Standardized testing is used as a public policy strategy to establish stronger accountability measures for public education. While the National Assessment of Education Progress (NAEP) has served as an educational barometer for some thirty years by administering standardized tests on a regular basis to random schools throughout the United States, efforts over the last decade at the state and federal levels have mandated annual standardized test administration for all public schools across the country.

Standardized tests usually take the form of multiple choice exams, simplifying the problems of scoring and awarding points.

The idea behind the standardized testing policy movement is that testing is the first step to improving schools, teaching practice, and educational methods through data collection. Proponents argue that the data generated by the standardized tests act like a 'report card' for the community, demonstrating how well local schools are performing. Critics of the movement, however, point to various discrepancies that result from current state standardized testing practices, including problems with test validity and reliability and false correlations (see Simpson's paradox).

Critics charge that standardized tests in fact become a mandatory curriculum placed into schools without public debate and without any accountability measures of its own. Many feel this ignores basic democratic principles in that control of schools' curricula is removed from local school boards[?], which are the nominal curricular authority in the U.S. While some maintain that it would be preferable to simply introduce mandatory national curricula, others feel that state mandated standardized testing should stop altogether in order that schools can focus their efforts on instructing their students as they see fit.

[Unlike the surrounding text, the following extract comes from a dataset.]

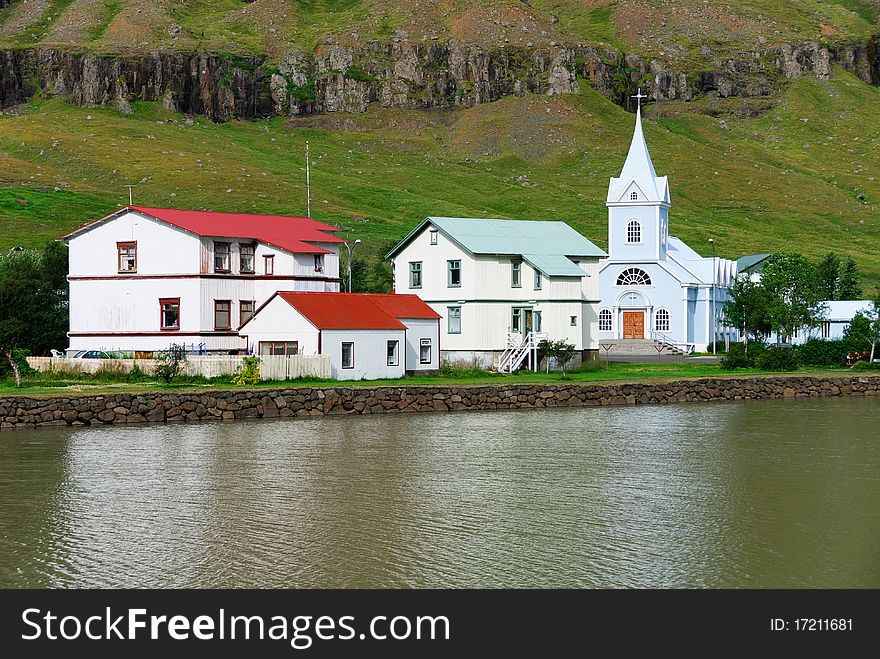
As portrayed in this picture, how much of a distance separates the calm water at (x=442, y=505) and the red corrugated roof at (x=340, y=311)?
32.2 feet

Critics also charge that standardized multiple-choice tests encourage "teaching to the test" at the expense of creativity, in-depth coverage of subjects not on the test, and skills such as writing, which are not covered by the tests. Furthermore, student's success is being tracked to a teachers' relative performance making teacher advancement contingent upon a teacher's success with a student's academic performance. Ethical and economical questions arise for teachers when faced with clearly underperforming or underskilled students and a standardized test.